Very interesting thread!

I'm having a similar problem and Michaels approach got me a small speedup 
(around 15%). When trying Mike's approach on my real data, if fails with
IllegalArgumentException Too many arguments to struct constructor  clojure.
lang.PersistentStructMap.construct (PersistentStructMap.java:77)

Op zondag 12 oktober 2014 03:51:46 UTC+2 schreef Mike Fikes:
>
> Hey Michael,
>
> Since your eval solution essentially "cookie-cutters" out maps, each with 
> the same keys, as fast as it can, I was playing around with what would 
> happen if you used records, and I cobbled together something that appears 
> to run twice as fast as the eval approach:
>
> (defn read-to-structs [rows]
>   (let [headers (->>
>                   rows
>                   first
>                   (take-while (complement #{""}))

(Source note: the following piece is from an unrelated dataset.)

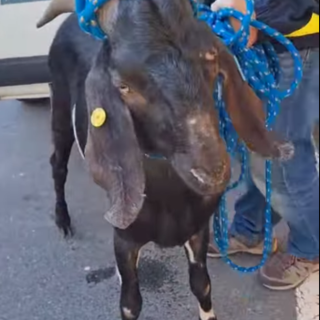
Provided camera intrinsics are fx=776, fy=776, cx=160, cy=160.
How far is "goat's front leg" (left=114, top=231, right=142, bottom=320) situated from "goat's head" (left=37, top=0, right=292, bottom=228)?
671mm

>                   (map keyword))
>         s (apply create-struct headers)]
>     (for [row (rest rows)]
>       (apply struct s row))))
>
>
> Here are comparative timings:
>
> (time-fn read-to-maps)
> "Elapsed time: 4871.02175 msecs"
> => nil
> (time-fn read-to-maps-partial)
> "Elapsed time: 4814.730643 msecs"
> => nil
> (time-fn read-to-maps-fn)
> "Elapsed time: 4815.230087 msecs"
> => nil
> (time-fn read-to-maps-eval)
> "Elapsed time: 2466.048578 msecs"
> => nil
> (time-fn read-to-structs)
> "Elapsed time: 1273.462618 msecs"
>
> I didn't test it too much, but it passed this:
>
> (= (read-to-maps csv-fix) (read-to-structs csv-fix))
> => true
>
> On Friday, October 10, 2014 4:21:01 PM UTC-4, Michael Blume wrote:
>>
>> https://github.com/MichaelBlume/eval-speed
>>
>> eval-speed.core=> (time-fn read-to-maps)
>> "Elapsed time: 5551.011069 msecs"
>> nil
>> eval-speed.core=> (time-fn read-to-maps-fn)

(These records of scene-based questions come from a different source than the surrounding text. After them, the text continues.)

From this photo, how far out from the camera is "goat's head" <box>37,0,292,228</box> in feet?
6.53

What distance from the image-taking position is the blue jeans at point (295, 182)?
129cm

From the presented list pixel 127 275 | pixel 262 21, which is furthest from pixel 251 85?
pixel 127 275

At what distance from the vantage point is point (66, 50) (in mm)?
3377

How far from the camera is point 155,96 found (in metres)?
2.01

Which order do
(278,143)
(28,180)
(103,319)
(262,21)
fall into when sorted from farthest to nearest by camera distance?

>> "Elapsed time: 5587.256991 msecs"
>> nil
>> eval-speed.core=> (time-fn read-to-maps-partial)
>> "Elapsed time: 5606.649172 msecs"
>> nil
>> eval-speed.core=> (time-fn read-to-maps-eval)
>> "Elapsed time: 2627.521592 msecs"
>> nil
>>
>> Ben, I'd still like to understand exactly what work the CPU is doing in 
>> the uneval'd version that it's skipping in the eval'd version. It seems 
>> like in the generated bytecode there's going to be *some* concept of 
>> iterating through the row in either case, if only as part of the 
>> destructuring process.
>>
>>
>> On Friday, October 10, 2014 1:07:08 PM UTC-7, Ben wrote:
>>>
>>> I believe it's because the `mapper` function is just creating and 
>>> returning a map literal. The "mapper" function in the evaled version is 
>>> something like this:
>>>
>>> user> (def names '[n1 n2 n3 n4])
>>> #'user/names
>>> user> (def headers '[h1 h2 h3 h4])
>>> #'user/headers
>>> user> `(fn [[~@names]] ~(zipmap headers names))
>>> (clojure.core/fn [[n1 n2 n3 n4]] {h4 n4, h3 n3, h2 n2, h1 n1})   ;; just 
>>> a map literal, whose keys are already known.
>>>
>>> Whereas in the first version, zipmap has to be called, iterating over 
>>> headers and names each time.
>>>
>>> On Fri, Oct 10, 2014 at 1:04 PM, Sean Corfield <se...@corfield.org> 
>>> wrote:
>>>
>>>> It may be more to do with the difference between `for` and `map`. How 
>>>> do these versions compare in your benchmark:
>>>>
>>>> (defn read-to-maps-partial [rows]
>>>>   (let [headers (->>
>>>>                   rows
>>>>                   first
>>>>                   (take-while (complement #{""}))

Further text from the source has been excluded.